#### Task instructions
1) In the Peltier device discussion below, rewrite the paragraph beginning "Without looking anything up" as a short bulleted list that keeps its main facts.
2) In the Peltier device discussion below, what temperature range does the poster ideally want the container kept within?
3) List every poster named in the Peltier device discussion below, giving each name once.

#### Passage
::::

On Thu, 17 Dec 2015 08:55:20 -0800, whisky-dave wrote:

On Thursday, 17 December 2015 16:00:16 UTC, Syd Rumpo wrote:
On 17/12/2015 15:38, whisky-dave wrote:
On Thursday, 17 December 2015 14:22:54 UTC, Syd Rumpo wrote:
On 17/12/2015 12:58, whisky-dave wrote:
On Thursday, 17 December 2015 02:59:08 UTC, F Murtz wrote:
Fredxxx wrote:
On 17/12/2015 01:08, F Murtz wrote:
Anyone know about peltier devices? Can you drive them at half
voltage? I wish to make a container that is limited to ideally
between 18 and 20 centigrade and apparently they do not like to
be cycled much for temp control,I would rather have it on
constantly but at less than full capabilities.
On further musing I would probably still have problems as the
system is dependent on ambient temp so I would probably have to
have a temp sw to switch on only when ambient is higher.
Anyone have ideas on how to keep between those temps using
peltier?
It is for storing chocolate so it could probably be alright at
lower temps but not higher.

Without looking anything up, from memory the cooling effect is
dependent on the current. There is a potential barrier to
overcome sort of akin to a diode. However they are rather lossy,
with a high series resistance where I2R losses can be
significant.

::::

#### Information supplied
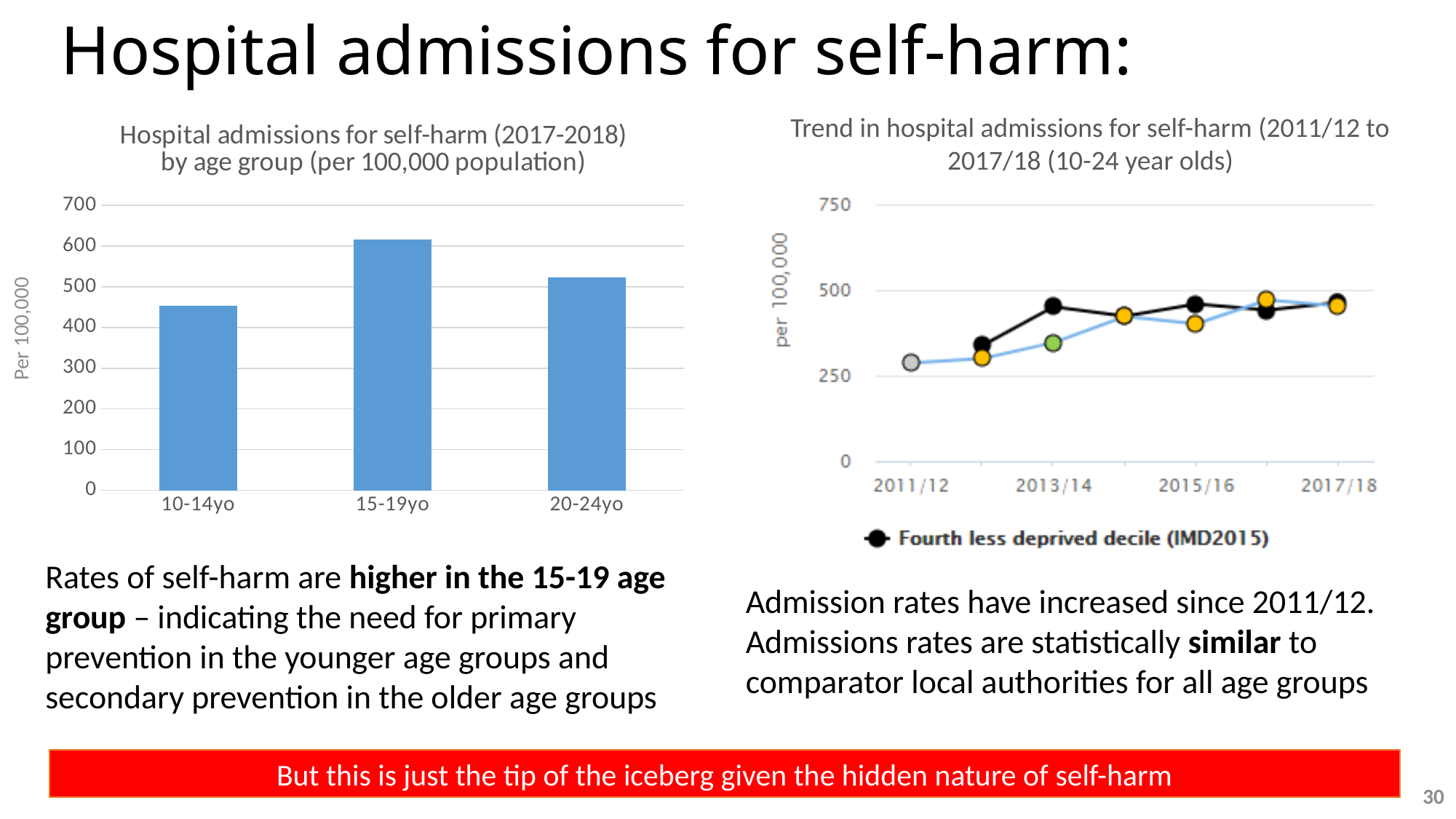
What is the y-axis label of the left bar chart? Per 100,000 In the left bar chart, is the value for 10-14yo greater or less than 500? less In the left bar chart, is the value for 15-19yo greater or less than 600? greater In the right line chart, do admission rates generally rise or fall from 2011/12 to 2017/18? rise What kind of chart is the right chart, 'Trend in hospital admissions for self-harm'? line chart What kind of chart is the left chart, 'Hospital admissions for self-harm (2017-2018) by age group'? bar chart In the left bar chart, which age group has the lowest rate of hospital admissions for self-harm? 10-14yo In the right line chart, is the value for 2011/12 greater or less than 500? less In the left bar chart, which has the higher value: 20-24yo or 10-14yo? 20-24yo How many age groups are shown in the left bar chart? 3 In the left bar chart, which age group has the highest rate of hospital admissions for self-harm? 15-19yo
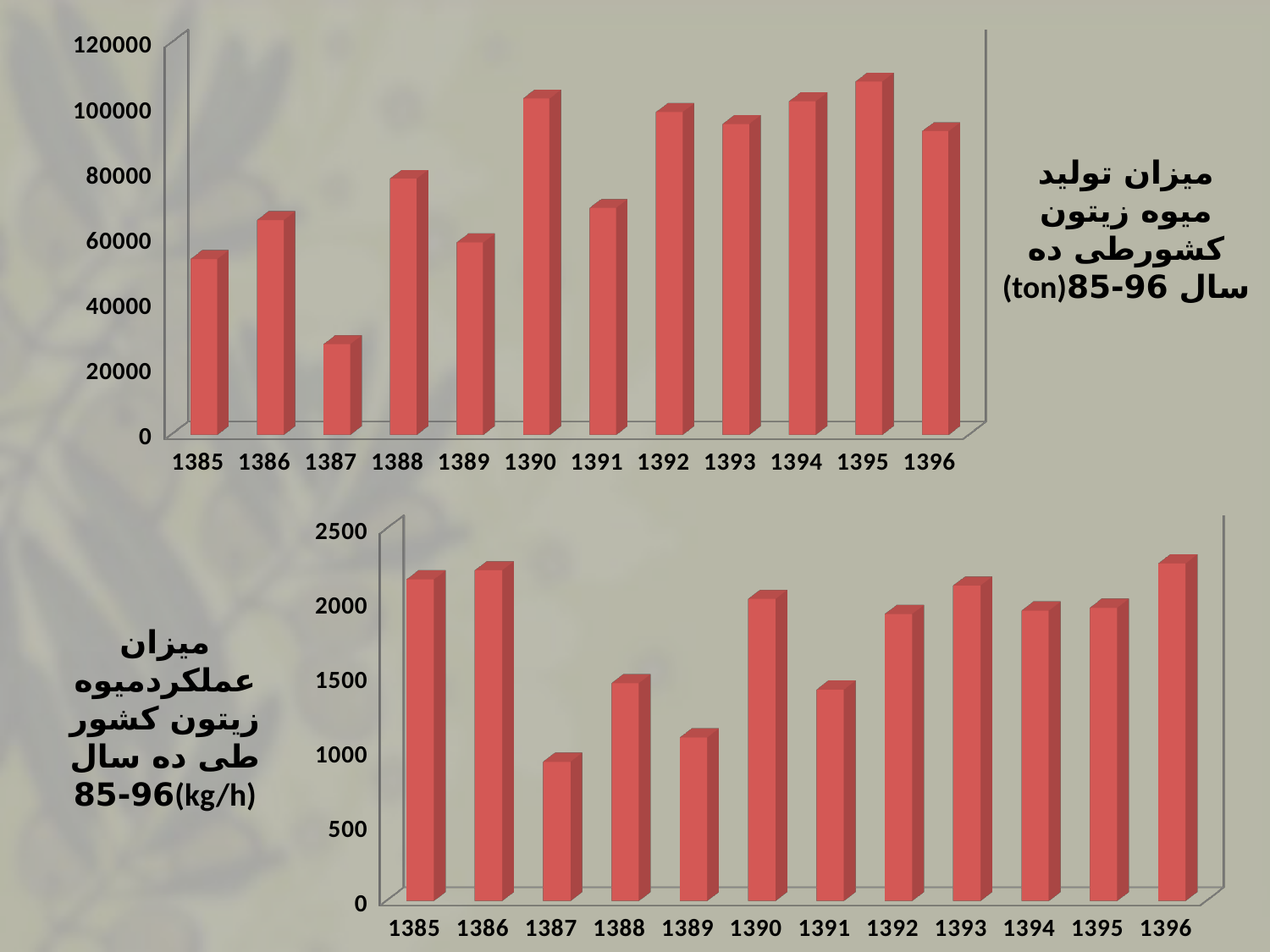
In the bottom chart (olive yield, kg/h), is the value for 1393 greater or less than 2000? greater In the bottom chart (olive yield, kg/h), which year has the lowest value? 1387 In the top chart (olive fruit production, ton), is the value for 1390 greater or less than 100000? greater In the top chart (olive fruit production, ton), which is larger, the value for 1388 or the value for 1389? 1388 In the bottom chart (olive yield, kg/h), is the value for 1389 greater or less than 1500? less What kind of chart is the top chart on the slide? bar chart What unit is given in the title of the bottom chart? kg/h How many years are shown on the x axis of the top chart (olive fruit production, ton)? 12 In the bottom chart (olive yield, kg/h), which is larger, the value for 1390 or the value for 1391? 1390 In the top chart (olive fruit production, ton), which year has the highest value? 1395 In the top chart (olive fruit production, ton), which year has the lowest value? 1387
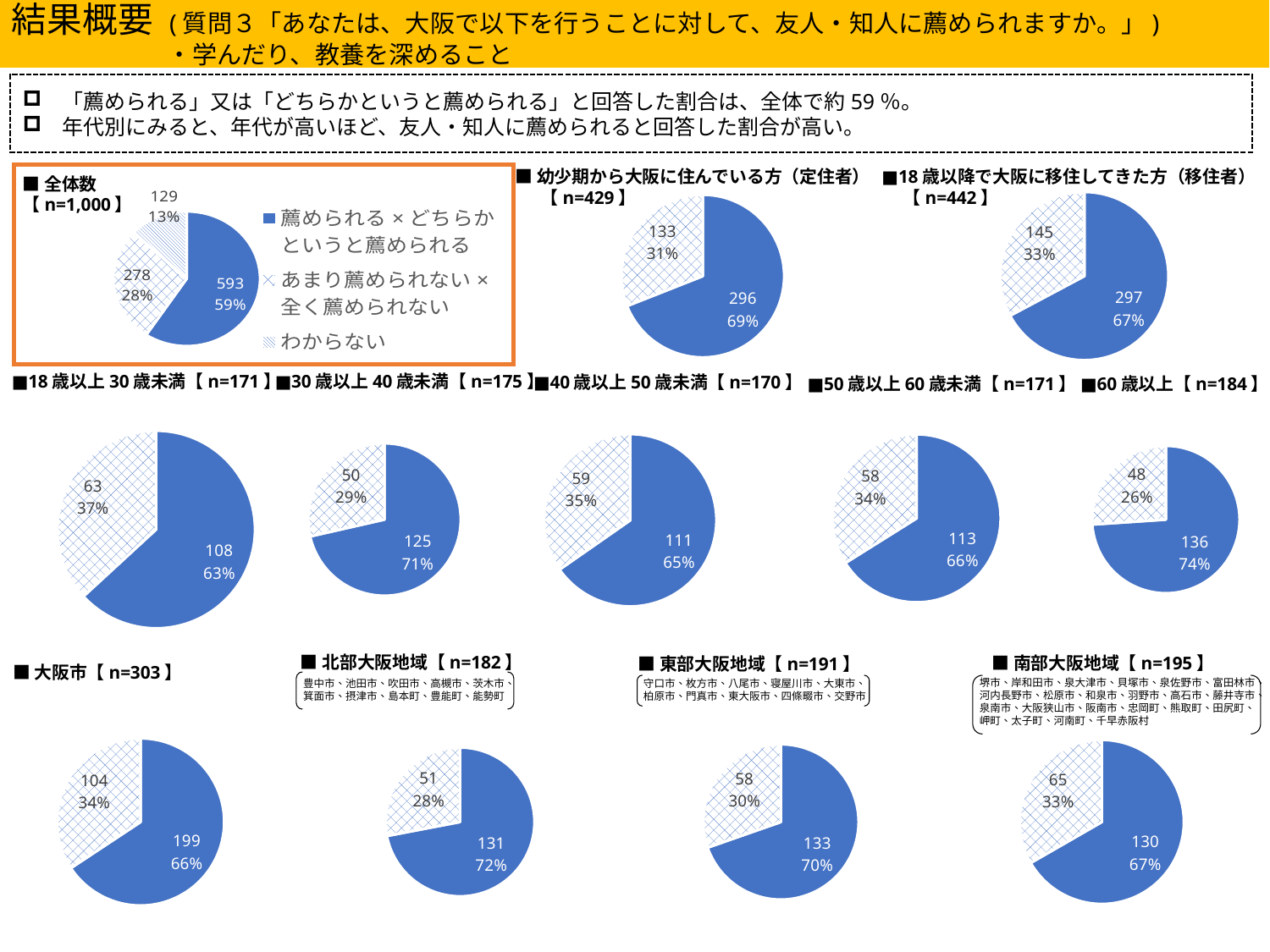
Which has a larger solid blue percentage: the 北部大阪地域【n=182】 pie chart or the 南部大阪地域【n=195】 pie chart? 北部大阪地域【n=182】 In the 30歳以上40歳未満【n=175】 pie chart, what is the count shown for the solid blue slice? 125 In the 全体数【n=1,000】 pie chart, what percentage share is shown for わからない? 13% What type of chart is used for the 全体数【n=1,000】 data? Pie chart Among the five age-group pie charts, which group shows the highest percentage for the solid blue slice? 60歳以上【n=184】 Among the five age-group pie charts, which group shows the lowest percentage for the solid blue slice? 18歳以上30歳未満【n=171】 In the 全体数【n=1,000】 pie chart, what is the count for 薦められる × どちらかというと薦められる? 593 In the 東部大阪地域【n=191】 pie chart, what percentage is shown for the hatched slice? 30% How many entries does the legend of the 全体数【n=1,000】 pie chart list? 3 In the 幼少期から大阪に住んでいる方（定住者）【n=429】 pie chart, what percentage is shown for the larger (solid blue) slice? 69% In the 18歳以降で大阪に移住してきた方（移住者）【n=442】 pie chart, what is the count shown for the smaller (hatched) slice? 145 What is the difference in count between the solid blue slice and the hatched slice in the 大阪市【n=303】 pie chart? 95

::::

#### Answers provided
1)
- The cooling effect depends on the current.
- There is a potential barrier to overcome, somewhat like a diode.
- The devices are rather lossy, with a high series resistance.
- I2R losses can be significant.

2) Between 18 and 20 centigrade.

3)
- whisky-dave
- Syd Rumpo
- F Murtz
- Fredxxx